A Red-bellied Macaw feeds on palm nuts near the proposed ecotourism base lodge site in the Kanuku mountains near the village of St. Ignatius, Guyana. (Photo by Marc Johnson)

A Red-bellied Macaw feeds on palm nuts near the proposed ecotourism base lodge site in the Kanuku Mountains near the village of St. Ignatius, Guyana.

(Photo by Marc Johnson)

My opportunity to contribute to the conservation of parrots in the wild came after several trips to Guyana with my good friend Brian Cullity. Guyana is a country rich with vast untouched rainforests and a sparse population located on the coast with many Amerindian villages scattered across its 83,000 square miles. We were fortunate to meet several people, including Damon Corrie, Paul Farias, and member of the Guyanan parliament, Shirley Melville, who all are not only concerned about saving as much wilderness as possible, but also in preserving their Amerindian culture. An agreement to stop the trapping of parrots was made in exchange for help developing an ecotourism-based income for the village of St. Ignatius. The nearby Kanuku mountain range (elevation 1,600 feet) is home to a clay lick, Harpy Eagle nesting sites, Howler Monkeys, Jaguar, and Cock of the Rock, and plans are now underway to build a base lodge with two or three overnight shelters in the mountains where visitors will be able to take 1-, 3- or 5-day hikes. For those not wishing to take the strenuous hike into the mountains, there are many varieties of parrots near the proposed base lodge site. Flocks of Red-bellied Macaws can be found each morning feeding off palm nuts offering some great photo opportunities as they are quite used to humans passing by. We are hopeful that enough people will visit this site in southern Guyana to not only allow the village to continue without the income derived from trapping, but also to encourage other villages to develop their own ecotourism ventures. So…get off the couch! Go away! You'll be a different person when you get back and you will have contributed to saving wild parrots.
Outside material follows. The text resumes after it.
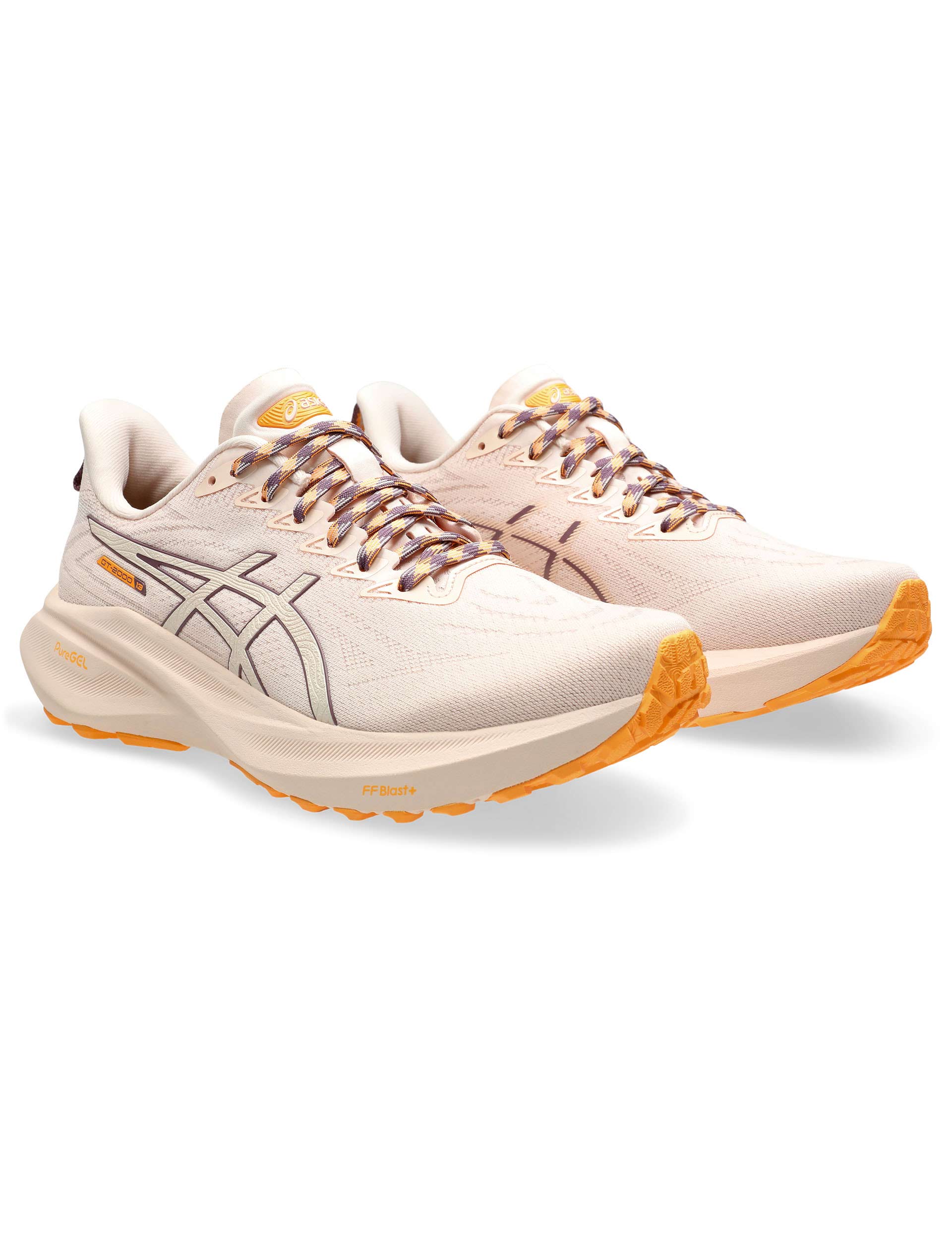 ASICS GT 2000 13 TR Running Shoes for Women - Nature Bathing/Pearl Pink - Lightweight Cushioned Trail Runners for Hiking, Jogging & Outdoor Workouts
Cost of a digital camera…$300.00; a plane ticket and eco-tour…$1500.00; the memory you will carry with you for the rest of your life after seeing a parrot fly in the valley below you…Priceless.


Marc Johnson is the Founder and Executive Director of Foster Parrots, a captive parrot rescue, adoption, and placement organization just south of Boston, Massachusetts.


Editor's Note: Please remember that wild parrots and captive parrots are genetically identical. Captive parrots were born to be wild and live free like the birds described in this article. It is impossible to address issues of avian welfare without acknowledging the diverse and contrasting challenges presented by conservation, species survival, exploitation and companionization of parrots by the pet trade, and our responsibility to provide the best quality of life captivity can offer those who will never live as nature intended.